_取り組む課題:_
1. バイオマス発電のインタビューによると、発電設備は最も小さいもので何㎡まで小型化できますか。
2. バイオマス発電のインタビューの最後の文に続けて、その先を書き足してください。

──────── 演習用本文 ────────

間澤:現在は実証実験フェーズで、今後複数の企業と小型の発電設備を用いて技術の安定性や効率性を検証しています。特に、食品工場や農業施設など、バイオマス資源が継続的に供給される現場において、エネルギーの地産地消モデルを確立する取り組みを進めています。
特徴的なのは、私たちの発電設備が最も小さいもので9㎡まで小型化できることです。これにより、限られたスペースでも導入しやすく、発電所のような大規模設備を必要としない分散型エネルギーとしての実用性が飛躍的に高まりました。
――今後はどのようにして商用化を実現させていくのでしょうか?
間澤:2025年中に、技術の実証と最適化を行います。小型実証機を用いて詳細なデータ収集と課題の洗い出しを行う予定です。現在はラボでの発電に成功していますが、ラボ以外の場所でも24時間365日安定して発電できるようにしなければなりません。
また、大型化の検討にも取り組んでおり、長時間の連続運転や耐久性の向上を目指しています。最終的には2028年の商用化を目指し、パートナー企業との連携や資金調達も進めながら、技術の普及を加速させていく考えです。
――これからどのように市場に浸透させていくのか、事業戦略についても教えてください。
間澤:まずは分散型エネルギーの需要が高い分野や地域に焦点を当てていきます。たとえば、食品・飲料工場や農業関連施設などは、バイオマス資源がその場で大量に発生します。そういった現場に小型の発電設備を導入することで、エネルギーの地産地消を実現できれば、バイオマスの収集・輸送コストがかからないため発電のコストを大幅に抑えられるでしょう。
私たちのバイオマス発電は、火力発電などの従来型の発電システムとは異なり、小規模でも発電効率がほとんど落ちません。そのため、分散型エネルギーシステムとして非常に適しており、バイオマスが発生する現場で発電できるのです。
――環境的にも経済的にも大きな利点があるのですね。
間澤:そうなんです。また、同時に発電過程で生成される高純度のCO2を、付加価値の高い形で再利用するビジネスも拡大していきます。飲料メーカーの炭酸ガス供給や、温室栽培における光合成促進など、複数の産業と連携することで、経済的なメリットを提供できるでしょう。
さらに、大型化に成功して発電効率や耐久性が向上すれば、地域分散型だけでなく、大規模な発電事業にも展開可能です。最終的には、バイオマス発電の革新的な技術とCO2回収・再利用の仕組みをパッケージ化し、国内外の市場に展開していきたいと考えています。

──────── 収集資料 ────────

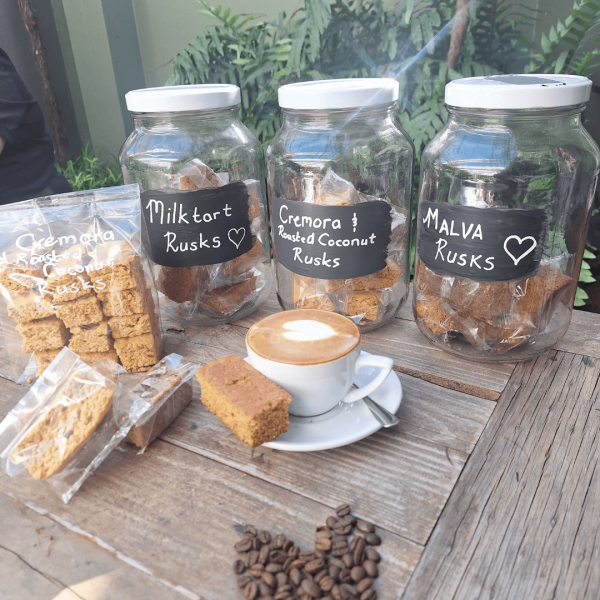 Malva Pudding Rusks | Milktart Rusks | Cremora & roasted coconut Rusks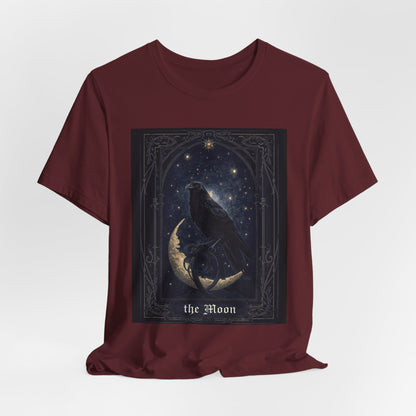 My Gothic Girl "Raven Moon" Graphic T-Shirt Unisex Gothic Dark Fashion Casual Wear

────────

_課題ごとの解答:_
1. 9㎡です。

2.
起業は「未来を作る権利」。トヨタの町で感じた「会社が人を支える」という理想像
――起業前のキャリアを聞かせてください。
間澤:起業前は三菱商事で金属資源のビジネスに携わっていました。ドイツに駐在しながら貿易業務をしたり、事業撤退の主任を経験したり。その後、CVC部門に移り、アメリカやイスラエルを中心に、スタートアップ投資や成長支援に従事していました。当時、再生可能エネルギーや環境技術に関連するプロジェクトに関わったことで、エネルギー分野における課題に気づいたのです。
その過程で、日本には優れた技術があるにもかかわらず、それが社会に実装されない現状に強い問題意識を抱きました。この課題を解決するために、技術とビジネスを結びつけるため、自ら起業しようと思ったのです。
――最初からエネルギー領域で起業しようとしていたのでしょうか。
間澤:いえ、エネルギー領域はビジネスとして形になるまで時間とお金がかかるため敬遠していました。当時はITサービスを考えており、事業アイディアを作っては投資家にピッチを繰り返していて。しかし、2年もピッチを続けていると、ITのビジネスアイディアが尽き、自分の強みを活かせるのはエネルギー領域だと気づきました。
それから、日本中の大学で研究されているエネルギー技術を見比べ、ライノフラックスの根幹となっている京都大学の反応工学チームが手掛けていた研究にチャンスを感じたのです。当時、京都大学は国が推進している「客員起業家(EIR)」制度を実施していたため、自分のビジネス経験を活かすため客員起業家になりました。
――社内で新規事業を立ち上げる選択肢もあったと思いますが、起業にこだわった理由があれば聞かせてください。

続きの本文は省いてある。